● **Exercise brief**: Here the whole listing must be retyped exactly, with no line omitted.

BEGIN Data excerpt

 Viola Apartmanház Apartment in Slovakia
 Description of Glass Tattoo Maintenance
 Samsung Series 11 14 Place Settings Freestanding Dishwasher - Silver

END Data excerpt

● **Answer section**:
 Viola Apartmanház Apartment in Slovakia
 Description of Glass Tattoo Maintenance
 Samsung Series 11 14 Place Settings Freestanding Dishwasher - Silver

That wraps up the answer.